Since the book is told in the perspective of a different person in each chapter, there isn't a main storyline. The content of this book is very sobering which makes sense because it is a book about war. The author does a good job in describing the effects war can have on a person both during and after it. The author not only includes wars that date back to the eighteenth century, but also describes the different roles of how each person ended up in the cemetery.
This book not only talked about the lives of soldiers, but it also talked about people who personally knew famous people like Abraham Lincoln. There was an account of a person who served twelve presidents in his life. There were also a variety of stories from soldiers from the Revolutionary War to the Iraq War who were given medals like the Silver Star and the Medal of Honor. There were a lot of stories in this book, but there were a few that popped out to me. For example, there was a soldier, who became a baseball player after he served in the army, that was mistakenly named as the inventor of baseball.

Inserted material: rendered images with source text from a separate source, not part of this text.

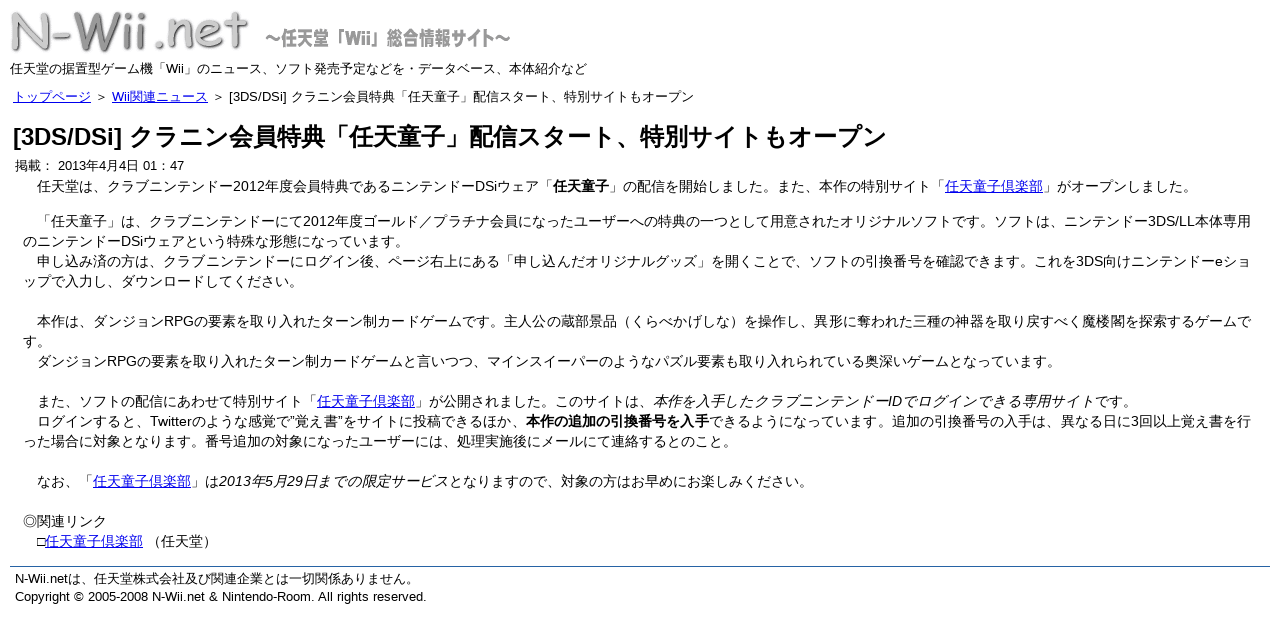

--- FILE ---
content_type: text/html;charset=UTF-8
request_url: http://n-wii.net/news/print.php?id=4627
body_size: 4804
content:
<!DOCTYPE HTML PUBLIC "-//W3C//DTD HTML 4.01 Transitional//EN" "http://www.w3.org/TR/html4/loose.dtd">
<html lang="ja">
<head>
<meta http-equiv="Content-Type" content="text/html; charset=UTF-8">
<meta http-equiv="Content-Style-Type" content="text/css">
<meta http-equiv="Content-Script-Type" content="text/javascript">
<link rel="stylesheet" href="s-nwii1300-print.css" type="text/css">
<link rel="alternate" type="application/rss+xml" title="RSS" href="http://n-wii.net/log/index.rdf">
<link rel="alternate" type="application/atom+xml" href="http://n-wii.net/log/atom.xml">
<meta name="keywords" content="任天堂,Wii,ニュース,情報,ソフト">
<meta name="description" content="N-Wii.net配信ニュース『[3DS/DSi] クラニン会員特典「任天童子」配信スタート、特別サイトもオープン』です。">
<title>[3DS/DSi] クラニン会員特典「任天童子」配信スタート、特別サイトもオープン | N-Wii.net</title>
</head>
<body>
<div id="container">
<div id="header">
<div id="title"><h1><a href="http://n-wii.net/"><img src="http://n-wii.net/t-nwii130.gif" width="500" height="45" alt="N-Wii.net － 任天堂「Wii」総合情報サイト" /></a></h1>
<p>任天堂の据置型ゲーム機「Wii」のニュース、ソフト発売予定などを・データベース、本体紹介など</p></div>
</div><!-- end of header-->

I often had to reread a couple of sentences because of the amount of grammatical errors and spelling mistakes that I came across. Even though this book talked a lot about war, the war scenes weren't too graphic. However, I had to read this book in short periods of time because some of the material took time to digest. While I was reading this book, I would often read that out of hundreds of soldiers who went into a battle only a couple of them came out alive. This was pretty shocking to read. The atrocities of war were depicted realistically in this book, and I teared up a lot after reading a couple of heartbreaking accounts of these brave men and women.
Overall, I rate this book a 3 out of 4 stars. Although I enjoyed reading each of the stories, there were numerous grammatical errors and spelling mistakes, so I often had to reread sentences to understand what I was reading. After reading this book, I gained a better understanding of the sacrifices that brave men and women had to make. I recommend this book to those who like to read historical fiction novels, especially novels about war.